As tribes differed in their languages, so they differed in their customs; and the following traits are applicable to some tribes and not to others.

The stoicism of the Indian is well known; but that trait of his character has its qualifications. He shows the taciturn side of his nature to strangers, but the world is not so serious as his austere countenance would indicate. Among his own people he is a fun-loving, story-telling, game-indulging human being. There are degrees in their social status measured by what they have done and the property they have accumulated. They have their ideas of propriety, and are shocked that a man and woman should dance together. The men dance in a ring by themselves, and the women dance in an outer ring, while a drum gives accents to their movements. Usually they sing something mournful, its weird rhythm following one for days.
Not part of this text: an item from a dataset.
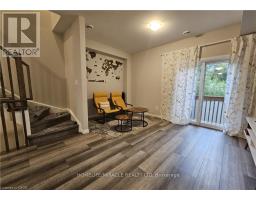 Bedroom 2 - 4 - 720 Grey Street, Brantford, ON N3S0K2 Photo 6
A child is usually named by its father, who walks abroad from the tent for that purpose, selecting the name of what he sees first that impresses him most. So they have such peculiar names as Rain in the Face, Yellow Mag-pie, Sleeping Bear, Thunder-cloud, Spotted Horse and White Buffalo. However, there are no white buffalo. They are black until the hot sun of each season fades the black to brown, which later sheds, to come out black again. When a buffalo hide is tanned on both sides, it becomes white, which gives rise to the name White Buffalo. They have but one name other than their tribal name. The name "squaw" was first found in the language of the Naragansett tribe of Indians and is doubtless an abbreviation of the word "Esquaw." Other tribes have their own peculiar name for women. The name squaw came into general use and spread all over the United States and Canada, was carried to the western tribes of Indians by the whites, and was used by all whites and all Indians. A squaw man is one who does a woman's work, or a white man who marries an Indian woman.

A youth does not tell a maiden of his love for her. That is told and answered by heart telepathy in the old, old way. He tells his father, who calls his relatives to a council and a feast, to consider the matter. Then the young man's mother carries the proposal to the mother of the maid, who tells it to the girl's father, and a meeting is called by him of his relatives and friends, where there is much feasting and speaking. The two mothers then meet, and accept for their children. The girl prepares a dish and carries it to the tent of the young man daily as a token of her intention to serve him all her days. When the tepee is ready, and the presents accumulated, and house keeping begins, they are husband and wife, all the former preliminaries having constituted the wedding ceremony.